Os astrónomos descobriram um planeta que orbita num ângulo de 90º em torno de um par de anãs castanhas. É a primeira vez que temos indícios de um destes “planetas polares” a orbitar um par destes objetos peculiares. A descoberta surpreendente foi feita com o auxílio do Very Large Telescope do ESO.
Nos últimos anos, foram descobertos vários planetas a orbitar duas estrelas em simultâneo, tal e qual como Tatooine, um dos planetas fictícios da série de filmes de ficção científica Star Wars.
Estes planetas ocupam normalmente órbitas que se alinham aproximadamente com o plano em que as suas estrelas hospedeiras orbitam em torno uma da outra.
Tínhamos já, no entanto, indícios anteriores de que poderiam existir planetas em órbitas perpendiculares, ou polares, em torno de estrelas binárias: em teoria, estas órbitas são estáveis e foram detetados discos de formação planetária em órbitas polares em torno de pares de estrelas.
No entanto, e até agora, não tínhamos evidências claras de que estes planetas polares existissem de facto.
“Estou verdadeiramente entusiasmado por estar envolvido na deteção de indícios credíveis que apontam para a existência desta configuração”, diz o astrónomo Thomas Baycroft, unvestigador da Universidade de Birmingham, Reino Unido, que liderou o estudo publicado na quarta-feira na revista Science Advances.
O exoplaneta, denominado 2M1510 (AB) b, orbita um binário de anãs castanhas jovens — objetos maiores que planetas gigantes gasosos, mas demasiado pequenos para serem estrelas propriamente ditas.
As duas anãs castanhas eclipsam-se uma à outra quando observadas a partir da Terra, constituíndo aquilo a que os astrónomos chamam um binário eclipsante.

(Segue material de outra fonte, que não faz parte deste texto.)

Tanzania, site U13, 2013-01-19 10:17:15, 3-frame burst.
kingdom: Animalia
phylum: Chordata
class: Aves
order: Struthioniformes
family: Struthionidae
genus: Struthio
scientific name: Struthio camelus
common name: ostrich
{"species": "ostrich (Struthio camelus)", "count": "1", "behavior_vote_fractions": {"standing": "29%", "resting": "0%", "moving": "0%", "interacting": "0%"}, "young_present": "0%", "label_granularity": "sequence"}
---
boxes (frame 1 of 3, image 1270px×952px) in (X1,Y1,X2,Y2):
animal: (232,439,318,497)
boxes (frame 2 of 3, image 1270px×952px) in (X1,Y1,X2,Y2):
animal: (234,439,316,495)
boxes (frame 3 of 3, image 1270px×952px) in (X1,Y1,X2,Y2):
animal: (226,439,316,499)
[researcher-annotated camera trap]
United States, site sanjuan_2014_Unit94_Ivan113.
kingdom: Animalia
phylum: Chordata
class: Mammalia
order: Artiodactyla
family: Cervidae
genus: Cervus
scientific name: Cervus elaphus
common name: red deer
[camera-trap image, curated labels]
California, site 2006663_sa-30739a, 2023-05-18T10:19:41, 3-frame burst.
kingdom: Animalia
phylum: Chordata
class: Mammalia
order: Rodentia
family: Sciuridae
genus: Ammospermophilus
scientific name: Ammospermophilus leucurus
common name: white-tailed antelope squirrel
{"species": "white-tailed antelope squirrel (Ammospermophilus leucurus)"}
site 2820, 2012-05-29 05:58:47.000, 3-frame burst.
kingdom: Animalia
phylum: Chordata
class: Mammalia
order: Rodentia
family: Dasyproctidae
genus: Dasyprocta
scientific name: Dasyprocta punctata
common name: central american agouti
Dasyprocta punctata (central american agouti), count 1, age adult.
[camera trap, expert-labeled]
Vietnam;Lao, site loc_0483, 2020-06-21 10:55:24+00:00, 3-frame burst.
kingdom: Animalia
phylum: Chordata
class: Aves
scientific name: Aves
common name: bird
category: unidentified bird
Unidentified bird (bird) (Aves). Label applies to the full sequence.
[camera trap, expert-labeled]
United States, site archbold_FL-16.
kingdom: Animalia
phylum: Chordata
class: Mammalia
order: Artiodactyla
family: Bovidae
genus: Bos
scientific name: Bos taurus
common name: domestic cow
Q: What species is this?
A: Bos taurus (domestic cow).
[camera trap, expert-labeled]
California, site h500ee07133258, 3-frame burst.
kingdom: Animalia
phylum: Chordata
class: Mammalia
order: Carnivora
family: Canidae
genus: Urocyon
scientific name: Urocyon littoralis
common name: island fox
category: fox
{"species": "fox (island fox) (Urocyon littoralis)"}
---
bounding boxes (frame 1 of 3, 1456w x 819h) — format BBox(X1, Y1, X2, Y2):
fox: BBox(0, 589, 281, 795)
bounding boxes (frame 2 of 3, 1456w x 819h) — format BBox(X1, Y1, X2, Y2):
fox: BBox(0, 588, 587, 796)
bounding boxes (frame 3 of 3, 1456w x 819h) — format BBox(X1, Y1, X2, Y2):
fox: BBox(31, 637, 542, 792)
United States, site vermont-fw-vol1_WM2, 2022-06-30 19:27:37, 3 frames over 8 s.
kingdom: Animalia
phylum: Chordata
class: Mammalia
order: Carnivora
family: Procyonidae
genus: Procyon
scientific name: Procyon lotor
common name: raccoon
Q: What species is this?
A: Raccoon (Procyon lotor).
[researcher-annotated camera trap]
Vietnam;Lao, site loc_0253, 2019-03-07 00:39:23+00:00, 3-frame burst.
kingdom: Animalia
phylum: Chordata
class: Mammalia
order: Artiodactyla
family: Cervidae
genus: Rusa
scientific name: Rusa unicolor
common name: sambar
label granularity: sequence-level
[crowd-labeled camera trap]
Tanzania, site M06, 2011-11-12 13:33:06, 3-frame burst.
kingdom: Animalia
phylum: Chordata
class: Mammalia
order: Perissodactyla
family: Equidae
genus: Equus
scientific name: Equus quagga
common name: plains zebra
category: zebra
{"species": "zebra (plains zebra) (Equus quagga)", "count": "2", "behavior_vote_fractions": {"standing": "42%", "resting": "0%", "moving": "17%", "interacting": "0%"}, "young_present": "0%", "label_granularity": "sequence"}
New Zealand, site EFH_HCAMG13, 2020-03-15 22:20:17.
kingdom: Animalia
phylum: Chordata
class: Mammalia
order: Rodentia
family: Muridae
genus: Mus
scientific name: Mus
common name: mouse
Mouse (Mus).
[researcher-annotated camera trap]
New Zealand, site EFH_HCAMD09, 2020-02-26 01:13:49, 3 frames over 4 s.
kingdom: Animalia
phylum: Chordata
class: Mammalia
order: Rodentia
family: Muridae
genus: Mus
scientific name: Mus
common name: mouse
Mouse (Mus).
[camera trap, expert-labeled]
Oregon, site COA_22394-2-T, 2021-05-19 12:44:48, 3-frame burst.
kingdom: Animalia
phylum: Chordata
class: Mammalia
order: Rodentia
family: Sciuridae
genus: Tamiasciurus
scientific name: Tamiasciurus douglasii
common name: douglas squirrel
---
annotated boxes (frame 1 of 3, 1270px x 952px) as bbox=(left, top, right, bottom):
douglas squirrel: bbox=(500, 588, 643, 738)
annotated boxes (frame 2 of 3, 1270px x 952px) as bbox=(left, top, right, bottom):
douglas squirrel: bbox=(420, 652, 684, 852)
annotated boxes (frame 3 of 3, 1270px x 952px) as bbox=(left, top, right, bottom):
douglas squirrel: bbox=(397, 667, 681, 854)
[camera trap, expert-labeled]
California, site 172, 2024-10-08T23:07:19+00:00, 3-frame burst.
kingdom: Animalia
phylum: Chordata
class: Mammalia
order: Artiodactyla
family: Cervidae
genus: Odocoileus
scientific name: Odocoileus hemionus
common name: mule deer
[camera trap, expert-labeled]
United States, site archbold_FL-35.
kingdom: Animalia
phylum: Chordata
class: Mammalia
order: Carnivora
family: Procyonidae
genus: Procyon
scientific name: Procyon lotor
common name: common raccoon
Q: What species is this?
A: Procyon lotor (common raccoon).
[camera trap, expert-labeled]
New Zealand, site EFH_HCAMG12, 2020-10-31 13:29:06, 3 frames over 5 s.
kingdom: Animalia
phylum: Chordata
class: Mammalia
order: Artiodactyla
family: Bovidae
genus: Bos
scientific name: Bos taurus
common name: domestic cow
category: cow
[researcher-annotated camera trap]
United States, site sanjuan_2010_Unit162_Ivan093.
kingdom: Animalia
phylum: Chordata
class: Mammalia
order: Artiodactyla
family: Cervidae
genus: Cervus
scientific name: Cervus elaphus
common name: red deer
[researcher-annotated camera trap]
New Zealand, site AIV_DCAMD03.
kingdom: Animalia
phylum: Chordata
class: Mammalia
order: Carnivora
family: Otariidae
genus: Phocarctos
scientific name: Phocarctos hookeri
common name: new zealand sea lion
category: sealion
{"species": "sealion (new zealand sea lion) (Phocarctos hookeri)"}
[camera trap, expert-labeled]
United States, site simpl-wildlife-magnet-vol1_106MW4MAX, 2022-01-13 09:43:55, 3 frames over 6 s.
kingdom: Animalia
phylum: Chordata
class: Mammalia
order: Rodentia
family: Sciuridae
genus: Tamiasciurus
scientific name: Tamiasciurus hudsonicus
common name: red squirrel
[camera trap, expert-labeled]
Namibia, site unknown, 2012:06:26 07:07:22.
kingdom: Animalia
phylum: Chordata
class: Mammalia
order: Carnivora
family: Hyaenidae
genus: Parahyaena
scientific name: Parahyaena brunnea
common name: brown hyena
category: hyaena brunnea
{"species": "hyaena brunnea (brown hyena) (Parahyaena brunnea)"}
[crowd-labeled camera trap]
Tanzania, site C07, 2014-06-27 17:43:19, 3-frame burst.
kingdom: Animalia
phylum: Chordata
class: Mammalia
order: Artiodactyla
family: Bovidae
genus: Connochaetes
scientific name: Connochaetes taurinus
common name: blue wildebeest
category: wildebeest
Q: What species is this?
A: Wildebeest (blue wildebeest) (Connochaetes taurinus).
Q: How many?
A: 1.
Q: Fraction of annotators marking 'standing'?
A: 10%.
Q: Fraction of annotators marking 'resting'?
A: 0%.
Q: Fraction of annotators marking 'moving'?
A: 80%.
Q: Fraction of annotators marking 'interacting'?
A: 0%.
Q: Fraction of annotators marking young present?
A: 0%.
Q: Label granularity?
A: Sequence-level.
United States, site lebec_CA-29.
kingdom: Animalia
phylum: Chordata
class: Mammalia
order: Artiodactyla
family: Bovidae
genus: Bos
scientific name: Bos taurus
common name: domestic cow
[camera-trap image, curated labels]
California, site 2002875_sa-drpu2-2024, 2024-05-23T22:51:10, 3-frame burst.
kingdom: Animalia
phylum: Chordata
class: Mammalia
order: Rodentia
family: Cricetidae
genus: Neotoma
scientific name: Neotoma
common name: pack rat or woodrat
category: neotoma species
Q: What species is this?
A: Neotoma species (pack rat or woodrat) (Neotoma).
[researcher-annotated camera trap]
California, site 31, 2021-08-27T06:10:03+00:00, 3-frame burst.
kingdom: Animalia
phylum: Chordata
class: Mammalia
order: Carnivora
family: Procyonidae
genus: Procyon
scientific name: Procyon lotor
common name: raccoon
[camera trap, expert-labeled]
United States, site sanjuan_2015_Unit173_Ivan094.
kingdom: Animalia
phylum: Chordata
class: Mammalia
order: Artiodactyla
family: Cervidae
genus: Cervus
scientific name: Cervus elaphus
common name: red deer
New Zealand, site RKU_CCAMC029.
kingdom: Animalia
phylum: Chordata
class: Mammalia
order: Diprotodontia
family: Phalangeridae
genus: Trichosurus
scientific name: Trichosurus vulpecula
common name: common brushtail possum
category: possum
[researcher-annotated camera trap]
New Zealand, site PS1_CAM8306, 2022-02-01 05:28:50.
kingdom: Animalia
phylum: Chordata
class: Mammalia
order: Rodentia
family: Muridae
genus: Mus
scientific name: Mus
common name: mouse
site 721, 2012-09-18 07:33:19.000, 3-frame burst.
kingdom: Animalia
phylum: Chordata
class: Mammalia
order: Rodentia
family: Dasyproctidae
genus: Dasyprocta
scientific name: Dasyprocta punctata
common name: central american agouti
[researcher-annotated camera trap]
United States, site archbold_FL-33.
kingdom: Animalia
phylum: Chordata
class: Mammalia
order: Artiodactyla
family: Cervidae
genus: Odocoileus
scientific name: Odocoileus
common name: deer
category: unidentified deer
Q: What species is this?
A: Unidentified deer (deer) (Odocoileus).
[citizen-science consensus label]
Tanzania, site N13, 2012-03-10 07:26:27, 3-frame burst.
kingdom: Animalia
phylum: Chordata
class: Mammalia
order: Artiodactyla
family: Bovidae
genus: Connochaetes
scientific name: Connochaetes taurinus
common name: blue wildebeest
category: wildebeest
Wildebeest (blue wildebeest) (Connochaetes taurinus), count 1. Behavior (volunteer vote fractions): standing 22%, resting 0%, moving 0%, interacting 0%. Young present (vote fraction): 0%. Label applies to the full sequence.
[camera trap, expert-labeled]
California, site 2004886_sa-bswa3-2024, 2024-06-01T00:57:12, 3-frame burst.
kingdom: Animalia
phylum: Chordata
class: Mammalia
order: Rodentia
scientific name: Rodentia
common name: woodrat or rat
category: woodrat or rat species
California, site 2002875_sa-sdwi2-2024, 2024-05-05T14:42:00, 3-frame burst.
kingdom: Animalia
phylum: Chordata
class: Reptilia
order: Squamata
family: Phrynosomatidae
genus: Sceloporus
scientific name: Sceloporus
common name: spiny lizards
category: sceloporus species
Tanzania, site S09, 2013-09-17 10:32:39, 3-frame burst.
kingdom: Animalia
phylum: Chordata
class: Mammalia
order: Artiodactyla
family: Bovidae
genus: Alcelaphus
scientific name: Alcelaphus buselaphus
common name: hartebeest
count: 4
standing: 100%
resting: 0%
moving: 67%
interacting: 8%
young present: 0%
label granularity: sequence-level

Este sistema é bastante raro: para além de ser apenas o segundo par de anãs castanhas eclipsantes conhecido até à data, descobrimos agora que acolhe também o primeiro exoplaneta jamais encontrado numa trajetória perpendicular à órbita das suas duas estrelas hospedeiras.
“Um planeta em órbita não só de um binário, mas de um binário de anãs castanhas, e numa órbita polar, é realmente algo incrível“, diz o coautor Amaury Triaud, professor na Universidade de Birmingham.
Legado do Levantamento DESI/D. Lang (Instituto Perimeter)

Esta imagem, obtida no visível, mostra 2M1510 AB, um par de anãs castanhas em órbita uma da outra. As duas anãs castanhas, A e B, aparecem-nos como se de uma única fonte se tratassem, no entanto sabemos que são dois objetos que se eclipsam periodicamente um ao outro. Ao monitorizarem as suas órbitas, os astrónomos encontraram perturbações que só podem ser explicadas pela atração gravitacional de um exoplaneta que se desloca em torno das duas anãs castanhas numa órbita perpendicular. Este sistema contém uma terceira anã castanha, 2M1510 C, mas esta encontra-se demasiado longe para poder ser responsável por estas perturbações.
A equipa encontrou este planeta quando refinava os parâmetros orbitais e físicos das duas anãs castanhas a partir de observações levadas a cabo com o instrumento UVES (Ultraviolet and Visual Echelle Spectrograph) montado no VLT do ESO, no Observatório de Paranal, no Chile.
Este par de anãs castanhas, conhecido por 2M1510, foi detetado pela primeira vez em 2018 por Triaud e outros investigadores, que utilizaram o SPECULOOS (Search for habitable Planets EClipsing ULtra-cOOl Stars), outra instalação do Paranal.
Os astrónomos observaram a trajetória orbital das duas estrelas de 2M1510 a ser empurrada e puxada de forma invulgar, o que os levou a inferir a existência de um exoplaneta com este estranho ângulo orbital.
“Revimos todos os cenários possíveis e o único consistente com os dados obtidos corresponde à existência de um planeta numa órbita polar em torno deste binário“, diz Baycroft
“Esta descoberta foi realmente inesperada, uma vez que as nossas observações não foram recolhidas para procurar um tal planeta ou configuração orbital. Como tal, foi de facto uma grande surpresa”, conclui Triaud.
“Penso que isto nos mostra, tanto a nós astrónomos como ao público em geral, o que é possível encontrar no Universo fascinante em que vivemos”, conclui.